The identification unit is further configured to determine, when M two-by-two face frame pairs greater than the first preset threshold exist in the IOUs of any two-by-two face frame pairs, whether M1 two-by-two face frame pairs greater than a second preset threshold exist in the IOUs of the M two-by-two face frame pairs, where the M1 two-by-two face frame pairs include M1 target faces and M1 tracked face frames corresponding to the M1 target face frames one to one, the M1 target face frames belong to the M target face frames, the M1 tracked face frames belong to the M tracked face frames, and the second preset threshold is greater than the first preset threshold, where M1 is a positive integer;

the processing unit is further configured to not update the M1 tracked face frames in the face detection result pool when M1 pairwise face frame pairs greater than a second preset threshold exist in the IOU of the M pairwise face frame pairs;

the processing unit is further configured to update the M tracked face frames to the M target face frames corresponding to each other one by one, if M1 pairwise face frame pairs greater than a second preset threshold do not exist in the IOUs of the M pairwise face frame pairs.

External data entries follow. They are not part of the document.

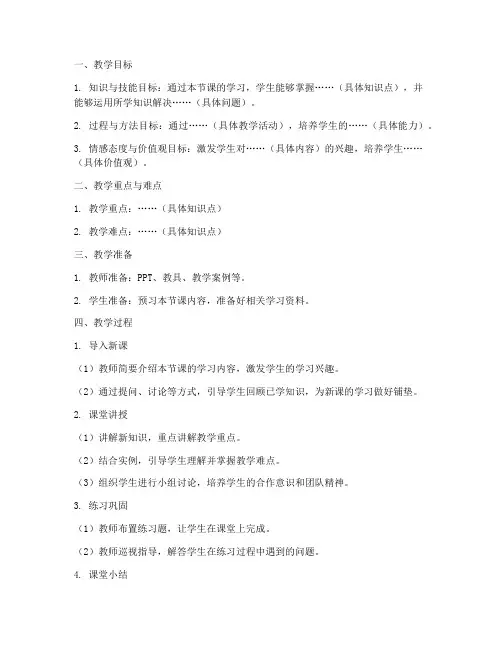 一、教学目标

1. 知识与技能目标：通过本节课的学习，学生能够掌握……（具体知识点），并能够运用所学知识解决……（具体问题）。

2. 过程与方法目标：通过……（具体教学活动），培养学生的……（具体能力）。

3. 情感态度与价值观目标：激发学生对……（具体内容）的兴趣，培养学生……（具体价值观）。

二、教学重点与难点

1. 教学重点：……（具体知识点）

2. 教学难点：……（具体知识点）

三、教学准备

1. 教师准备：PPT、教具、教学案例等。

2. 学生准备：预习本节课内容，准备好相关学习资料。

四、教学过程

1. 导入新课

（1）教师简要介绍本节课的学习内容，激发学生的学习兴趣。

（2）通过提问、讨论等方式，引导学生回顾已学知识，为新课的学习做好铺垫。

2. 课堂讲授

（1）讲解新知识，重点讲解教学重点。

（2）结合实例，引导学生理解并掌握教学难点。

（3）组织学生进行小组讨论，培养学生的合作意识和团队精神。

3. 练习巩固

（1）教师布置练习题，让学生在课堂上完成。

（2）教师巡视指导，解答学生在练习过程中遇到的问题。

4. 课堂小结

8. A mobile terminal comprising a processor and a memory, the memory for storing a computer program, the computer program comprising program instructions, the processor being configured to invoke the program instructions to perform the method of any of claims 1-6.

9. A computer readable storage medium, characterized in that the computer storage medium stores a computer program comprising program instructions which, when executed by a processor, cause the processor to perform the method according to any of claims 1-6.